Indeed, according to NPD, monthly technology sales have seen double-digit year-on-year growth since March, when the US imposed lockdowns to try to contain the spread of coronavirus. In the second quarter alone, sales of notebook computers and tablets were up 45 percent and 37 percent year-on-year respectively. Monitor sales surged 84 percent; printers by 59 percent; and keyboards and mice by 62 percent.
“But as we head into Q4 and the holidays we expect many of these ‘needs’ will have been satisfied and consumers will begin to purchase items they consider to be ‘wants’ or gifts for the holiday season, such as TVs and noise-cancelling headphones,” Arnold said.
Indeed, and with Samsung having shown off its new Note 20 last month, Motorola updating its Razr this week, and with Apple due to refresh its iPhone line-up this autumn, smartphones are highly likely to make it onto a few shopping lists as well. It is also worth mentioning Microsoft, which is reportedly prepping at least one new Surface product in time for Christmas, so maybe a new laptop will also be on some people’s minds.
It is also worth considering the number of people who might have saved up for a holiday only to decide against making a trip for coronavirus reasons. They might opt instead to spend that money on something to make a long winter at home more bearable.
“As we head into Q4 and into 2021, we’re forecasting technology sales will remain strong as the pandemic has renewed recognition of the critical value of technology in the modern lifestyle, sped-up product upgrade cycles and created larger installed bases that will benefit the industry moving forward,” said Stephen Baker, vice president and industry advisor at NPD.
Unsurprisingly, the pandemic-induced shift to e-commerce from brick and mortar shopping is expected to carry on for the remainder of the year.
NPD said online shopping accounted for 69 percent of consumer tech sales in the second quarter, compared to 48 percent a year earlier.
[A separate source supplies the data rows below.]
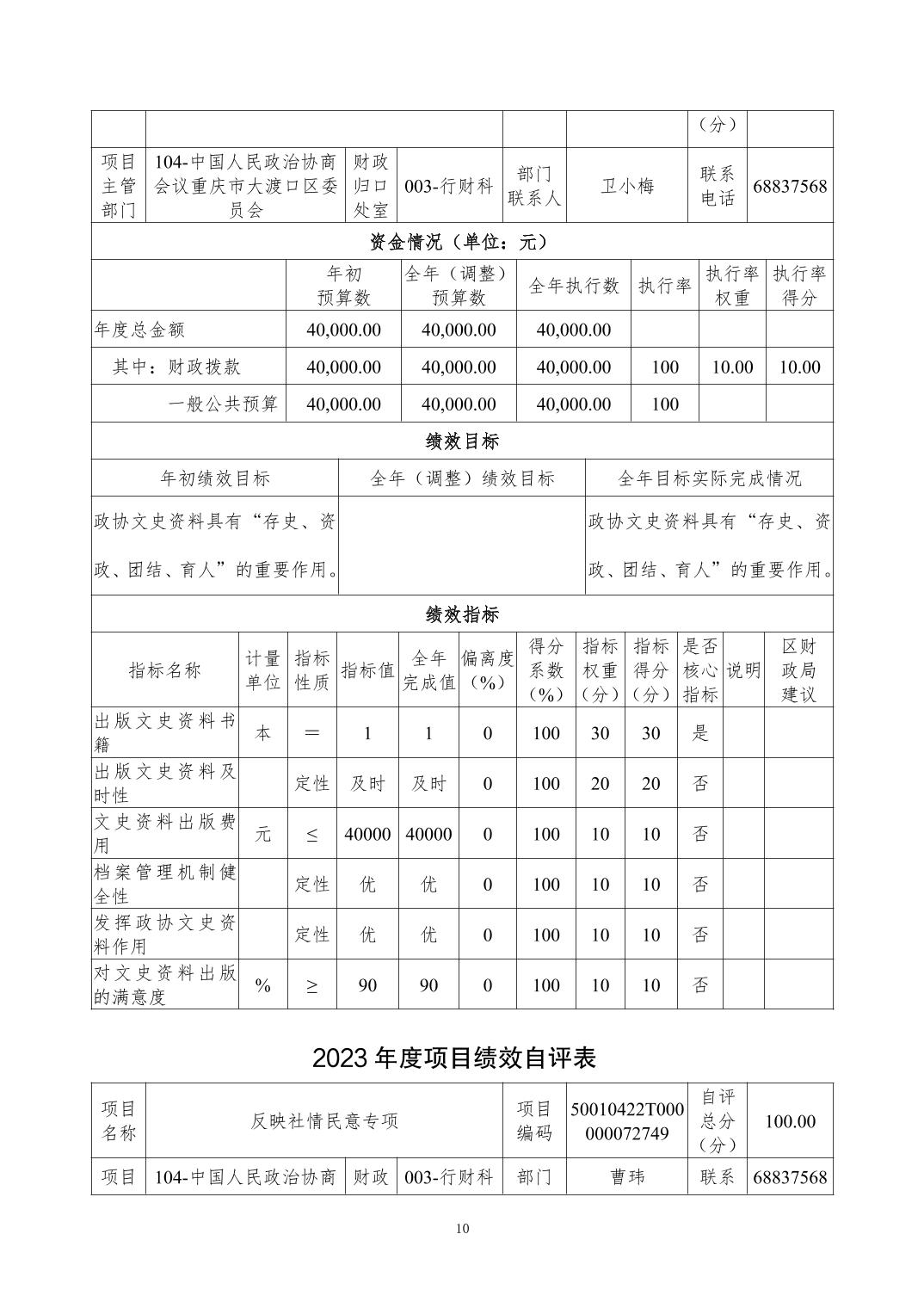 | | | | | | | （分） | |
|---|---|---|---|---|---|---|---|
| 项目主管部门 | 104-中国人民政治协商会议重庆市大渡口区委员会 | 财政归口处室 | 003-行财科 | 部门联系人 | 卫小梅 | 联系电话 | 68837568 |

资金情况（单位：元）

| | 年初预算数 | 全年（调整）预算数 | 全年执行数 | 执行率 | 执行率权重 | 执行率得分 |
|---|---|---|---|---|---|---|
| 年度总金额 | 40,000.00 | 40,000.00 | 40,000.00 | | | |
| 其中：财政拨款 | 40,000.00 | 40,000.00 | 40,000.00 | 100 | 10.00 | 10.00 |
| 一般公共预算 | 40,000.00 | 40,000.00 | 40,000.00 | 100 | | |

绩效目标

| 年初绩效目标 | 全年（调整）绩效目标 | 全年目标实际完成情况 |
|---|---|---|
| 政协文史资料具有“存史、资政、团结、育人”的重要作用。 | | 政协文史资料具有“存史、资政、团结、育人”的重要作用。 |

绩效指标

| 指标名称 | 计量单位 | 指标性质 | 指标值 | 全年完成值 | 偏离度（%） | 得分系数（%） | 指标权重（分） | 指标得分（分） | 是否核心指标 | 说明 | 区财政局建议 |
|---|---|---|---|---|---|---|---|---|---|---|---|
| 出版文史资料书籍 | 本 | ＝ | 1 | 1 | 0 | 100 | 30 | 30 | 是 | | |
| 出版文史资料及时性 | | 定性 | 及时 | 及时 | 0 | 100 | 20 | 20 | 否 | | |
| 文史资料出版费用 | 元 | ≤ | 40000 | 40000 | 0 | 100 | 10 | 10 | 否 | | |
| 档案管理机制健全性 | | 定性 | 优 | 优 | 0 | 100 | 10 | 10 | 否 | | |
| 发挥政协文史资料作用 | | 定性 | 优 | 优 | 0 | 100 | 10 | 10 | 否 | | |
| 对文史资料出版的满意度 | % | ≥ | 90 | 90 | 0 | 100 | 10 | 10 | 否 | | |

2023 年度项目绩效自评表

| 项目名称 | 反映社情民意专项 | | | 项目编码 | 50010422T000000072749 | 自评总分（分） | 100.00 |
|---|---|---|---|---|---|---|---|
| 项目 | 104-中国人民政治协商 | 财政 | 003-行财科 | 部门 | 曹玮 | 联系 | 68837568 |

10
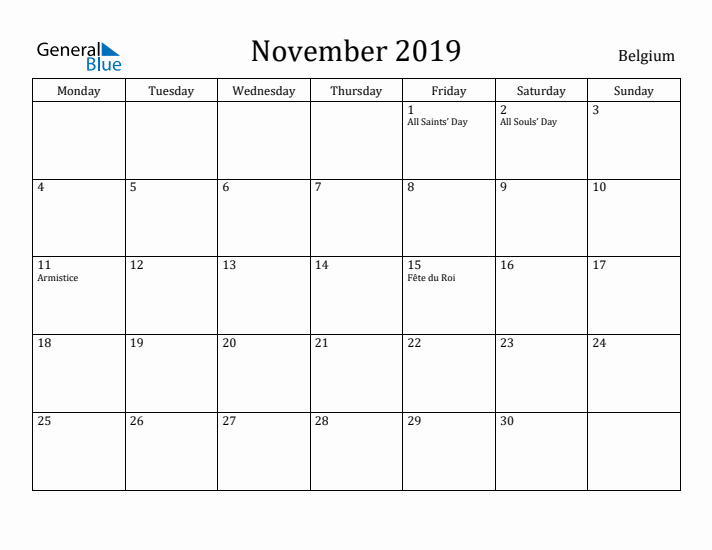 General Blue

November 2019

Belgium

| Monday | Tuesday | Wednesday | Thursday | Friday | Saturday | Sunday |
|---|---|---|---|---|---|---|
| | | | | 1 All Saints' Day | 2 All Souls' Day | 3 |
| 4 | 5 | 6 | 7 | 8 | 9 | 10 |
| 11 Armistice | 12 | 13 | 14 | 15 Fête du Roi | 16 | 17 |
| 18 | 19 | 20 | 21 | 22 | 23 | 24 |
| 25 | 26 | 27 | 28 | 29 | 30 | |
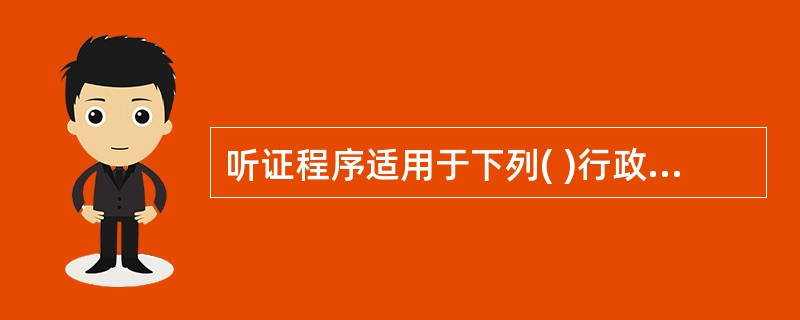 听证程序适用于下列( )行政...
It is expected to remain above 60 percent moving forward. Meanwhile, click-and-collect – and what NPD calls buy online and pick up curbside – purchases represented a quarter of all technology sales in Q2, and that trend is expected to continue as well.
“Black Friday lines won’t disappear but we expect lines of consumers waiting for store openings will be replaced by long queues of cars eagerly waiting for buy online, pickup curbside purchases,” Baker predicted.